We present a scalable and accurate method for classifying protein-ligand binding geometries in molecular docking. Our method is a three-step process: the first step encodes the geometry of a three-dimensional (3D) ligand conformation into a single 3D point in the space; the second step builds an octree by assigning an octant identifier to every single point in the space under consideration; and the third step performs an octree-based clustering on the reduced conformation space and identifies the most dense octant. We adapt our method for MapReduce and implement it in Hadoop.
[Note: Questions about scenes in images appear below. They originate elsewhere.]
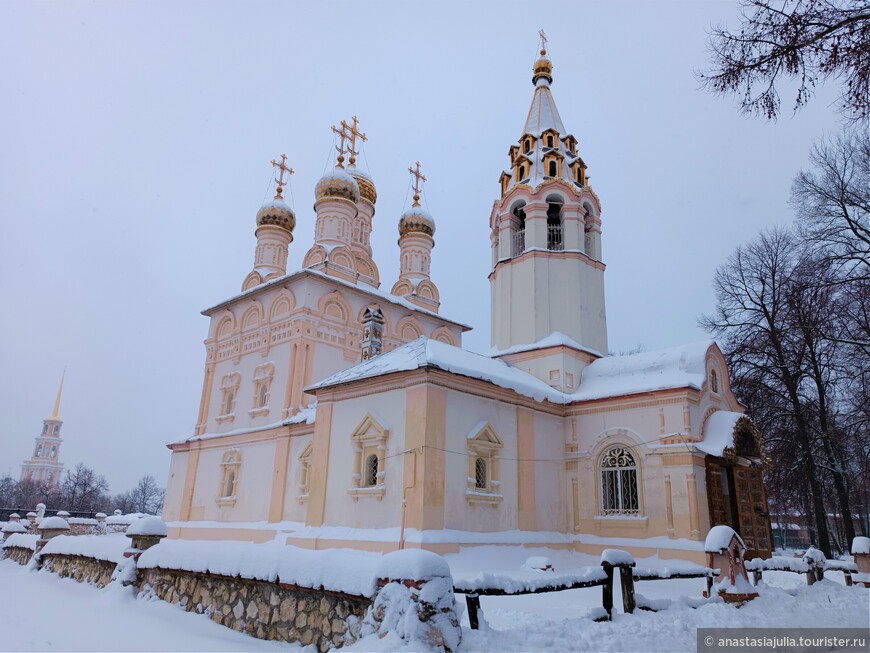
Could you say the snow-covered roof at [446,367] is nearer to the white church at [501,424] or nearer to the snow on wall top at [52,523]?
the white church at [501,424]

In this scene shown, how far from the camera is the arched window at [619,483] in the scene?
14.0 m

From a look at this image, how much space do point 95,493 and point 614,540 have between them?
61.0 metres

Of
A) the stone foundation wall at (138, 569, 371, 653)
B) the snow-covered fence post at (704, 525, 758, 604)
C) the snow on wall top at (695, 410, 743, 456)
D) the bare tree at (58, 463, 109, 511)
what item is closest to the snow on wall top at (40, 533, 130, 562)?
the stone foundation wall at (138, 569, 371, 653)

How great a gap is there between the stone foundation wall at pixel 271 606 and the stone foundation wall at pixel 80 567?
2.49m

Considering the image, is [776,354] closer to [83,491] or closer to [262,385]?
[262,385]

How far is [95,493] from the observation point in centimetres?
6112

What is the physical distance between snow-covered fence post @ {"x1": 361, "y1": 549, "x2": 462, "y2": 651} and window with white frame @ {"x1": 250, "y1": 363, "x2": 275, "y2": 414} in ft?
50.6

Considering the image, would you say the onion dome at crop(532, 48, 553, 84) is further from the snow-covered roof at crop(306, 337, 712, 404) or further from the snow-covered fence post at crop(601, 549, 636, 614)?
the snow-covered fence post at crop(601, 549, 636, 614)

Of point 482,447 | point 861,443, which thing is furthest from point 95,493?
point 861,443

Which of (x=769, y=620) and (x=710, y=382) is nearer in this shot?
(x=769, y=620)

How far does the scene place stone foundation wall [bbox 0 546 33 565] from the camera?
46.6 ft

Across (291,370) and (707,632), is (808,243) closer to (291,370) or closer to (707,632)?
(707,632)

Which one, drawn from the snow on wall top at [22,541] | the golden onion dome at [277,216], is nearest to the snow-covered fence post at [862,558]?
the snow on wall top at [22,541]

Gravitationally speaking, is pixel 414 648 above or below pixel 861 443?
below
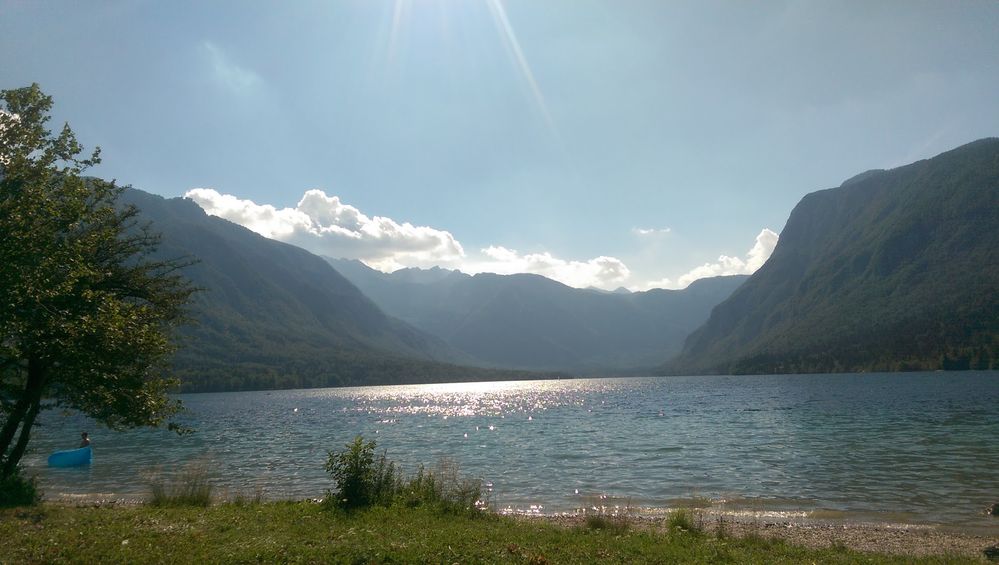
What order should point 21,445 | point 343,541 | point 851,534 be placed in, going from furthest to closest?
point 21,445 < point 851,534 < point 343,541

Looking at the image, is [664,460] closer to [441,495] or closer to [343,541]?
[441,495]

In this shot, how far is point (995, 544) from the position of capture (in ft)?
53.8

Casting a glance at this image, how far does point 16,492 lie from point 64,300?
21.8 feet

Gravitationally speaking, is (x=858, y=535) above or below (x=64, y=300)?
below

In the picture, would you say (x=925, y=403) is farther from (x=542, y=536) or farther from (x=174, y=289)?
(x=174, y=289)

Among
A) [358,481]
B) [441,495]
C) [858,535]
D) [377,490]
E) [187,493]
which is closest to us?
[358,481]

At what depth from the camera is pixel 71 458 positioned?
126ft

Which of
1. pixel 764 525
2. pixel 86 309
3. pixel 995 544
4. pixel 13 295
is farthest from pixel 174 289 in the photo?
pixel 995 544

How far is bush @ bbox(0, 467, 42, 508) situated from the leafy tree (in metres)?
0.33

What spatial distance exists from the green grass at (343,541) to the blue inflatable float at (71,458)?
2568 cm

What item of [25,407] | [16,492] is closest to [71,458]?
[16,492]

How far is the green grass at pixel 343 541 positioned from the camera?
1225 centimetres

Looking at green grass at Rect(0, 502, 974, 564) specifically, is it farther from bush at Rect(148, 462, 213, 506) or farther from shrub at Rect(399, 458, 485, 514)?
bush at Rect(148, 462, 213, 506)

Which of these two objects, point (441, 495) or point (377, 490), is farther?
point (441, 495)
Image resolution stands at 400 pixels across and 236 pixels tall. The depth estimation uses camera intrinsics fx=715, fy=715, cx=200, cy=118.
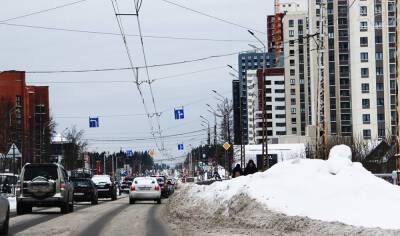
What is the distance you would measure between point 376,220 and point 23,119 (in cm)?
12336

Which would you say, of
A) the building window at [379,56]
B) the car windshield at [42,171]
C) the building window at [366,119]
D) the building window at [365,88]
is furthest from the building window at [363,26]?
the car windshield at [42,171]

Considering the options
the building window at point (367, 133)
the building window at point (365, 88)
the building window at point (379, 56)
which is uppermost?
the building window at point (379, 56)

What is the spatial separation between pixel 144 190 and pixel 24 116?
9926 centimetres

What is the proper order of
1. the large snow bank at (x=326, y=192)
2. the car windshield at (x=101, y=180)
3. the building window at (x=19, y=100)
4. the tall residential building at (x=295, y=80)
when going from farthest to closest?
the tall residential building at (x=295, y=80)
the building window at (x=19, y=100)
the car windshield at (x=101, y=180)
the large snow bank at (x=326, y=192)

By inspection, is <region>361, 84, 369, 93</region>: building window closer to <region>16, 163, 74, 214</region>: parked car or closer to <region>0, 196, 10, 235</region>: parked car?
<region>16, 163, 74, 214</region>: parked car

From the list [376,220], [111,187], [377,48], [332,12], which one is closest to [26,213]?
[376,220]

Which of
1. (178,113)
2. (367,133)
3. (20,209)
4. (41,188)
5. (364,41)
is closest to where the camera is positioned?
(41,188)

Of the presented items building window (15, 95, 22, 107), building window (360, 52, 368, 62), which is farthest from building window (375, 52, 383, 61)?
building window (15, 95, 22, 107)

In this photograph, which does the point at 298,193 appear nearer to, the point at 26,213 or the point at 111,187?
the point at 26,213

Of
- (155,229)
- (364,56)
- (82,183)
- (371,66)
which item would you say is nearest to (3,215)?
(155,229)

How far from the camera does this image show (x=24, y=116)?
133750 mm

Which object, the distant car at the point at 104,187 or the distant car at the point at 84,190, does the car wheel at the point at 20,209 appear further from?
the distant car at the point at 104,187

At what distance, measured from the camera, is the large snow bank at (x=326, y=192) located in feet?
49.7

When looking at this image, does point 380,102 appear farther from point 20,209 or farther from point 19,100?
point 20,209
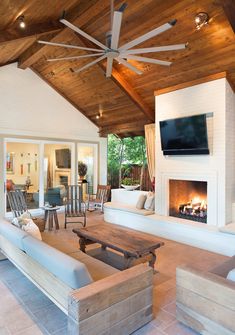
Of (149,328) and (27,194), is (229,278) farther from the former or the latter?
(27,194)

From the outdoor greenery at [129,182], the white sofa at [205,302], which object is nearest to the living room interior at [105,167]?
the white sofa at [205,302]

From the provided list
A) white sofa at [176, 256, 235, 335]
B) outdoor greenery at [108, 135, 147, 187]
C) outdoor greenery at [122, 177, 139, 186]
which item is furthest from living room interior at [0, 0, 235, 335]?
outdoor greenery at [108, 135, 147, 187]

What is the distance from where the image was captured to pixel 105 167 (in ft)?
29.1

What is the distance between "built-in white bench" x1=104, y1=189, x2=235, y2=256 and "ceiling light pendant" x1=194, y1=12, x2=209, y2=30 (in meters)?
3.38

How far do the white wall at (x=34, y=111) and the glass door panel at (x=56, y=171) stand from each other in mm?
388

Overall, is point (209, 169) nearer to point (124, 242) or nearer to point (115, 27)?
point (124, 242)

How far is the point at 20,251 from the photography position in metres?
2.84

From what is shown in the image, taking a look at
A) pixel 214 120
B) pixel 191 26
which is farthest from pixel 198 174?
pixel 191 26

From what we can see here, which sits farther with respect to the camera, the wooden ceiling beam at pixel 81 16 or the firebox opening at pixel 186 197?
the firebox opening at pixel 186 197

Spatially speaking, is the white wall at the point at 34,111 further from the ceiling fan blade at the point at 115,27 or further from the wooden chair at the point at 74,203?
the ceiling fan blade at the point at 115,27

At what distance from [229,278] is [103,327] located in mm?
1117

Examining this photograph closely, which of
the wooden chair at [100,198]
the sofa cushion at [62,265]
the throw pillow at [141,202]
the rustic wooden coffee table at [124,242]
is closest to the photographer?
the sofa cushion at [62,265]

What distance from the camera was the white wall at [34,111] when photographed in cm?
653

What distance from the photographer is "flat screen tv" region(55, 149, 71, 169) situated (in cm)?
778
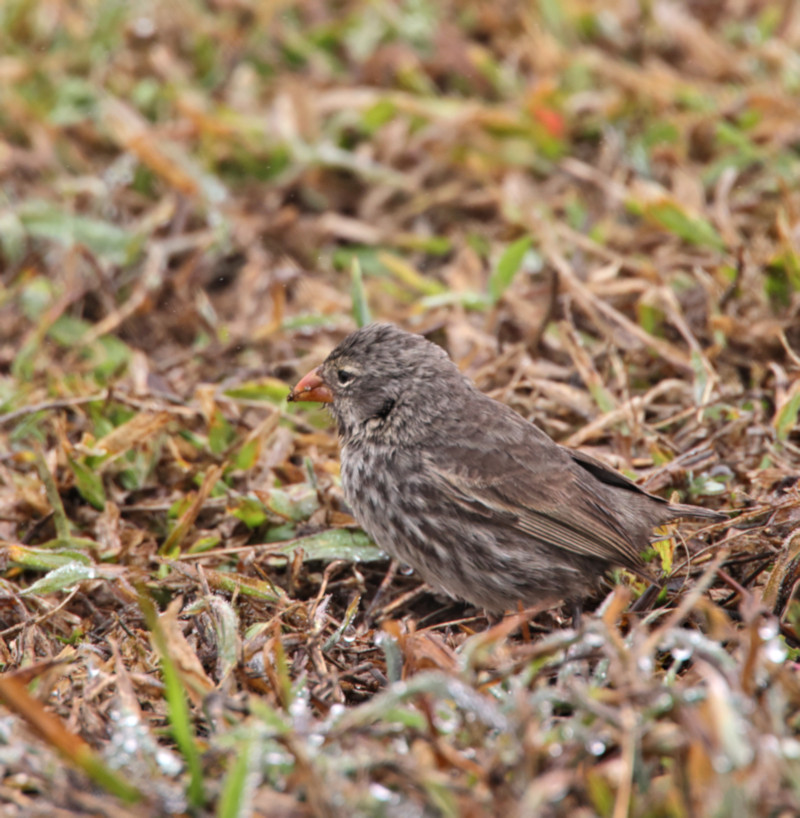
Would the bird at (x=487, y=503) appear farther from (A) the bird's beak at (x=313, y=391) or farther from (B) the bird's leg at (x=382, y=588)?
(A) the bird's beak at (x=313, y=391)

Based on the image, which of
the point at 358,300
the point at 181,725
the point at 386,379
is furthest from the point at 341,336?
the point at 181,725

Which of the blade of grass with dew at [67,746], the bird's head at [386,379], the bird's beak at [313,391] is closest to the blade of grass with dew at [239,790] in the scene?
the blade of grass with dew at [67,746]

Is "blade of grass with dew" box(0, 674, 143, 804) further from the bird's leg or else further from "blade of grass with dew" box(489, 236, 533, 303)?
"blade of grass with dew" box(489, 236, 533, 303)

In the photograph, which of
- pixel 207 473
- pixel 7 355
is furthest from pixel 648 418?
pixel 7 355

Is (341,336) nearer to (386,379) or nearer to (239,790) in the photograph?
(386,379)

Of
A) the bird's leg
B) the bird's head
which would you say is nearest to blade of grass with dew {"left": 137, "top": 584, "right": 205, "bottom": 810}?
the bird's leg

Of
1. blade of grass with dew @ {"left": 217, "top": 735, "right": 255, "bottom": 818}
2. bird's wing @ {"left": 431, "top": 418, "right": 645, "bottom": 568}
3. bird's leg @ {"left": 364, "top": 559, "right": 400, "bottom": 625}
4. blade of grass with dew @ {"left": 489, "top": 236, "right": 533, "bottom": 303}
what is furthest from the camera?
blade of grass with dew @ {"left": 489, "top": 236, "right": 533, "bottom": 303}

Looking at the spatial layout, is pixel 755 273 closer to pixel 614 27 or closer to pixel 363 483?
pixel 363 483
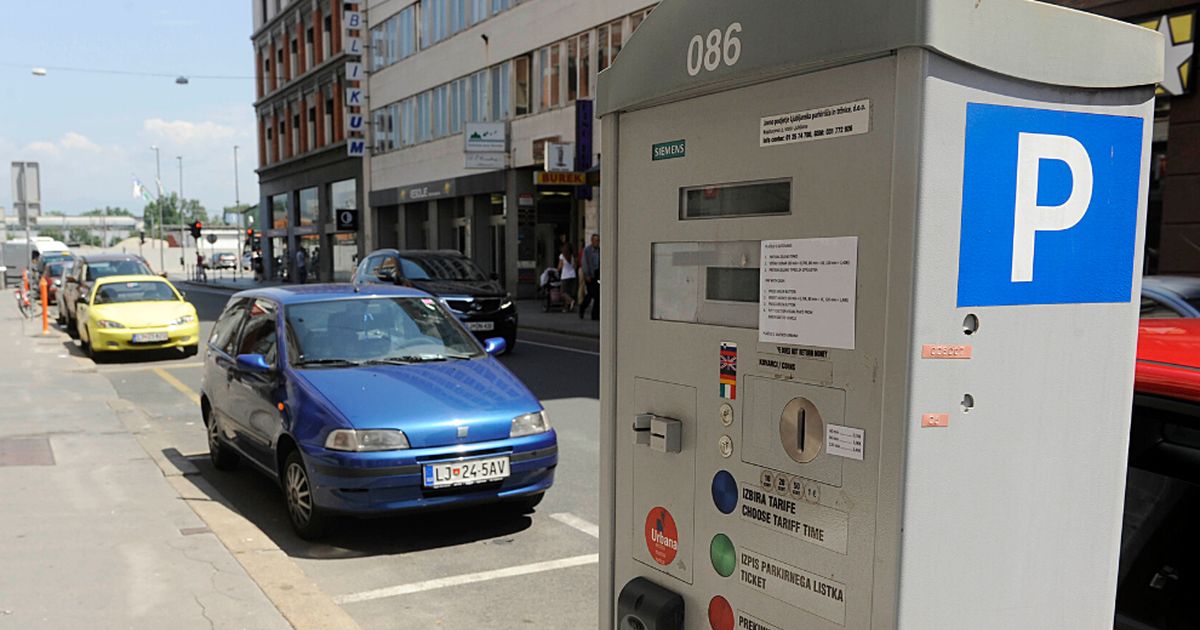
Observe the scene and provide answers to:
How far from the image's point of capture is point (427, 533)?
242 inches

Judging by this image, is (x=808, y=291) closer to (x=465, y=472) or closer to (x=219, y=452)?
(x=465, y=472)

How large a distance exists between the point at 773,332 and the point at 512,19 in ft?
92.6

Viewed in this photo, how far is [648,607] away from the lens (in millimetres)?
2334

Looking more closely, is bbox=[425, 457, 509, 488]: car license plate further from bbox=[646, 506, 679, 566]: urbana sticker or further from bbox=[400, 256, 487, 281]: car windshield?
bbox=[400, 256, 487, 281]: car windshield

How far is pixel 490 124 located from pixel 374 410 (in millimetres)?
23538

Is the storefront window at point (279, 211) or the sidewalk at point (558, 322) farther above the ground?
the storefront window at point (279, 211)

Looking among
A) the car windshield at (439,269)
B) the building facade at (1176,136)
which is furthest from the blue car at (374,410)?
the building facade at (1176,136)

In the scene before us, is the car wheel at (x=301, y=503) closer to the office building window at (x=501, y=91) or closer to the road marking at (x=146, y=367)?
the road marking at (x=146, y=367)

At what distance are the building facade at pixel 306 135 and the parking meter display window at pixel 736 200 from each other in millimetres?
41106

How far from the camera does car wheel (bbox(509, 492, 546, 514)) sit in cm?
634

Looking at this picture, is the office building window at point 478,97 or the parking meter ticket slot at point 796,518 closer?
the parking meter ticket slot at point 796,518

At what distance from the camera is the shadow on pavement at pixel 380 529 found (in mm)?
5840

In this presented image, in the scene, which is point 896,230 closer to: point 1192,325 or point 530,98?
point 1192,325

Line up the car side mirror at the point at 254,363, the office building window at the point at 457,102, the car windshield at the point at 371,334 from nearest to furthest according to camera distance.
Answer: the car side mirror at the point at 254,363
the car windshield at the point at 371,334
the office building window at the point at 457,102
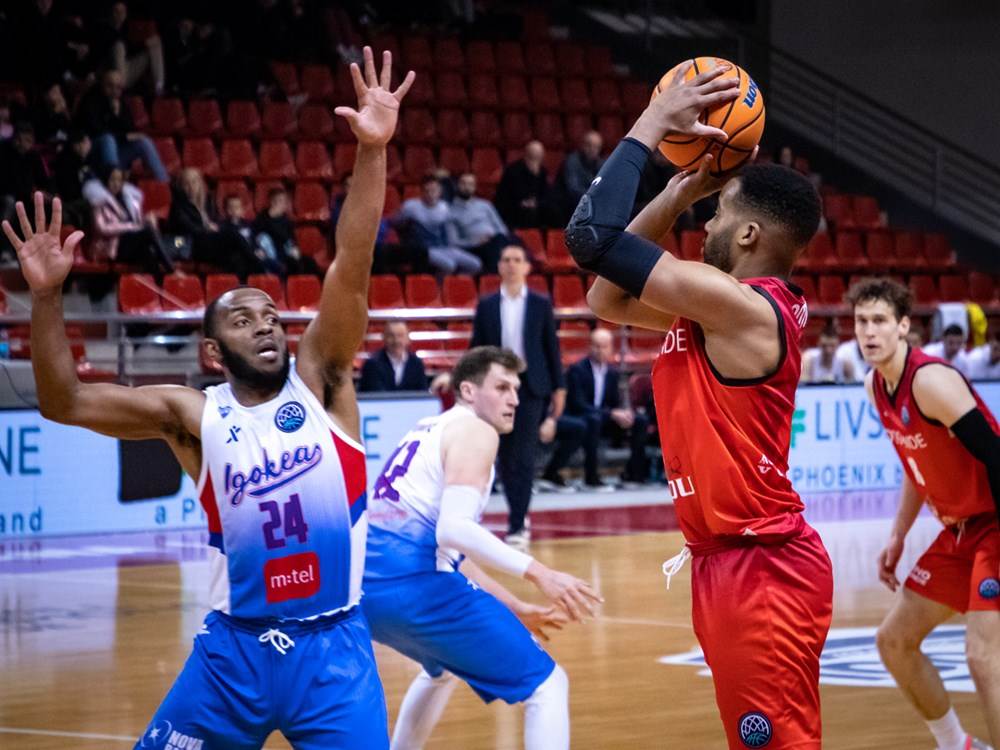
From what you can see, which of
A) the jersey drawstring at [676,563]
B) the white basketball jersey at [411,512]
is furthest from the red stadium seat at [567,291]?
the jersey drawstring at [676,563]

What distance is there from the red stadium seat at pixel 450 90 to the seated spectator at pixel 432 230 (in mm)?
3256

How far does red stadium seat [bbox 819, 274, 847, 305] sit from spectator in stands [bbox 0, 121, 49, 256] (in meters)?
8.86

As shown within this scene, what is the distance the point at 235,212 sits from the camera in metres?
14.8

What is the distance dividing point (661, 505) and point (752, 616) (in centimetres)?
1051

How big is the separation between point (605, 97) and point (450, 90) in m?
2.24

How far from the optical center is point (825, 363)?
15.9 metres

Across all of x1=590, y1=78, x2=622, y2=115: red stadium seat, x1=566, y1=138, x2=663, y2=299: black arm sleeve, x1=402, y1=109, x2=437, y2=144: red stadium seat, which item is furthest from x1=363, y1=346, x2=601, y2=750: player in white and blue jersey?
x1=590, y1=78, x2=622, y2=115: red stadium seat

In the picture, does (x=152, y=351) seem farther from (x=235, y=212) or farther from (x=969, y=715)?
(x=969, y=715)

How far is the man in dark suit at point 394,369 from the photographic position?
13.4 metres

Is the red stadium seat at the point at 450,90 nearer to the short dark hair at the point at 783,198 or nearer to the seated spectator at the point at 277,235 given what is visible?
the seated spectator at the point at 277,235

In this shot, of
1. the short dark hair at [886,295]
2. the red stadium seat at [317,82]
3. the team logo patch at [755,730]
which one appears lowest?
A: the team logo patch at [755,730]

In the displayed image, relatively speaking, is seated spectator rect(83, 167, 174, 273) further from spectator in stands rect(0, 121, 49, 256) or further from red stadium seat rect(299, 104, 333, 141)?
red stadium seat rect(299, 104, 333, 141)

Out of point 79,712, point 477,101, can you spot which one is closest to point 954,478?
point 79,712

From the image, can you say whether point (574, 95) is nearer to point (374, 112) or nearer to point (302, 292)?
point (302, 292)
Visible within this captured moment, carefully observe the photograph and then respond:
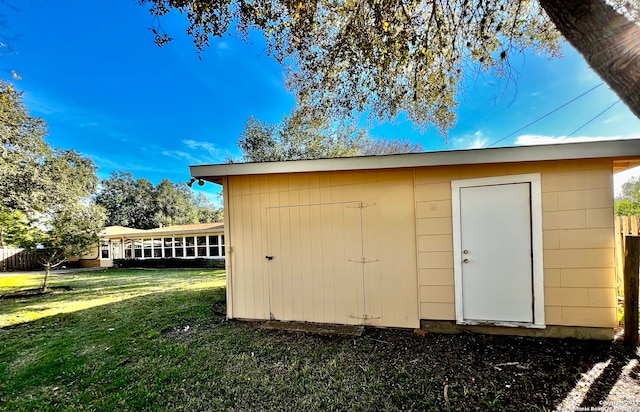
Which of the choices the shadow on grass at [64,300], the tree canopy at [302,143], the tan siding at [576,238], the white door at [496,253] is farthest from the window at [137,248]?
the tan siding at [576,238]

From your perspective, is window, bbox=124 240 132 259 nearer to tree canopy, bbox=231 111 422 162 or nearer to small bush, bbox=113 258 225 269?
small bush, bbox=113 258 225 269

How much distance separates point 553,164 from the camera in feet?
10.4

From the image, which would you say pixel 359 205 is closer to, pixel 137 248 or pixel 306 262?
pixel 306 262

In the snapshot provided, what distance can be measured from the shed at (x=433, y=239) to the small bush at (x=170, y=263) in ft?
31.3

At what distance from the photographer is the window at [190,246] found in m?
13.7

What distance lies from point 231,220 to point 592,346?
483 centimetres

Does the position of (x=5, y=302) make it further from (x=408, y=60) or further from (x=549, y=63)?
(x=549, y=63)

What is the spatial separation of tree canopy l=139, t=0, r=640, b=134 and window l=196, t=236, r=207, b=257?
36.6ft

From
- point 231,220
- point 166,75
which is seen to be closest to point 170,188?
point 166,75

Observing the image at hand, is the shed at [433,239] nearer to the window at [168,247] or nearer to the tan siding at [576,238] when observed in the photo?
the tan siding at [576,238]

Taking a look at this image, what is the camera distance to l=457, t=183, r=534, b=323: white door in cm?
324

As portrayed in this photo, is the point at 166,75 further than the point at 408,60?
Yes

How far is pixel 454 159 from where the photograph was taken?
3273 mm

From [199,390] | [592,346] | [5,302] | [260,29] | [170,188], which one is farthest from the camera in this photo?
[170,188]
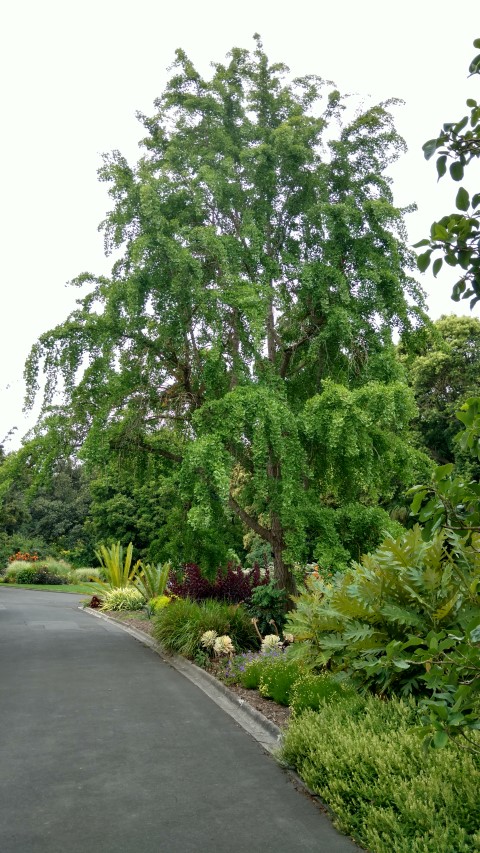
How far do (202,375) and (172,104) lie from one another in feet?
20.6

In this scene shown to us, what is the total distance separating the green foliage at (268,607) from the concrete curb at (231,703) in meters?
1.45

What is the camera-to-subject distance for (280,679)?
7.32 metres

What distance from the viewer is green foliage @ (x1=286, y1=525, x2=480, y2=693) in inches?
231

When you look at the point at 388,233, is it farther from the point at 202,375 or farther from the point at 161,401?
the point at 161,401

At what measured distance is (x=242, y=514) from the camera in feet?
41.0

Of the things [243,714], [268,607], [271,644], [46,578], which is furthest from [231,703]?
[46,578]

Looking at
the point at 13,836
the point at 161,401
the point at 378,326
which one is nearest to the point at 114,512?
the point at 161,401

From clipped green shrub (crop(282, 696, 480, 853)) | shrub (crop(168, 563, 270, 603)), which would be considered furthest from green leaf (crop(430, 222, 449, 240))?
shrub (crop(168, 563, 270, 603))

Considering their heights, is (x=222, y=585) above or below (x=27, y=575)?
above

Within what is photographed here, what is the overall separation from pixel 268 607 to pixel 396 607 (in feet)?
17.5

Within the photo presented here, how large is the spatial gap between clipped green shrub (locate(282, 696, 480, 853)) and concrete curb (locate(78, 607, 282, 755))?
0.91 meters

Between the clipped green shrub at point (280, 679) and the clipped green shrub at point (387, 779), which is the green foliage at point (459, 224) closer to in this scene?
the clipped green shrub at point (387, 779)

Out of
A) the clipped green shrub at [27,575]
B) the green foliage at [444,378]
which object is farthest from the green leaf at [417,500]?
the clipped green shrub at [27,575]

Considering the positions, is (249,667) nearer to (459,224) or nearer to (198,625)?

The load-balancing, fault-tolerance, and scalability in MapReduce allow screening of very large conformation spaces not approachable with traditional clustering methods. We analyze results for docking trials for 23 protein-ligand complexes for HIV protease, 21 protein-ligand complexes for Trypsin, and 12 protein-ligand complexes for P38alpha kinase. We also analyze cross docking trials for 24 ligands, each docking into 24 protein conformations of the HIV protease, and receptor ensemble docking trials for 24 ligands, each docking in a pool of HIV protease receptors. Our method demonstrates significant improvement over energy-only scoring for the accurate identification of native ligand geometries in all these docking assessments. The advantages of our clustering approach make it attractive for complex applications in real-world drug design efforts. We demonstrate that our method is particularly useful for clustering docking results using a minimal ensemble of representative protein conformational states (receptor ensemble docking), which is now a common strategy to address protein flexibility in molecular docking.